WHAT YOU WILL DO →
**A)** Using the apply_ufunc issue below, decide whether each statement agrees with it: (i) in the example, variable 'b' of ds1 holds the values 3.0 and 4.5; (ii) the apply_ufunc call passes dask='allowed'; (iii) in the printed ds2, variable a has dtype float64. For each, answer yes or no and quote the deciding words of the issue.
**B)** According to the apply_ufunc issue below, what is there no way to tell apply_ufunc when a Dataset has variables with different dtypes?
**C)** Extend the apply_ufunc issue below, starting after its final line.

SELECTED EXCERPT →
start

Open
Description
When a Dataset has variables with different dtypes, there's no way to tell apply_ufunc that the same function applied to different variables will produce different dtypes:
ds1 = xarray.Dataset(data_vars={'a': ('x', [1, 2]), 'b': ('x', [3.0, 4.5])}).chunk()
ds2 = xarray.apply_ufunc(lambda x: x + 1, ds1, dask='parallelized', output_dtypes=[float])
ds2
<xarray.Dataset>
Dimensions: (x: 2)
Dimensions without coordinates: x
Data variables:
a (x) float64 dask.array<shape=(2,), chunksize=(2,)>
b (x) float64 dask.array<shape=(2,), chunksize=(2,)>
ds2.compute()

end

INFORMATION SHOWN →
start

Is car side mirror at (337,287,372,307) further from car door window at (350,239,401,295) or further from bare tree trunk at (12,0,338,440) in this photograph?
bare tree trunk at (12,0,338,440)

end

SET OF ANSWERS →
**A)**
(i) Yes: "'b': ('x', [3.0, 4.5])"
(ii) No: "dask='parallelized'"
(iii) Yes: "a (x) float64 dask.array<shape=(2,), chunksize=(2,)>"

**B)** That the same function applied to different variables will produce different dtypes.

**C)**
<xarray.Dataset>
Dimensions: (x: 2)
Dimensions without coordinates: x
Data variables:
a (x) int64 2 3
b (x) float64 4.0 5.5
Proposed solution
When the output is a dataset, apply_ufunc could accept either output_dtypes=[t]
(if all output variables will have the same dtype) or output_dtypes=[{var1: t1, var2: t2, ...}]
. In the example above, it would be output_dtypes=[{'a': int, 'b': float}]
.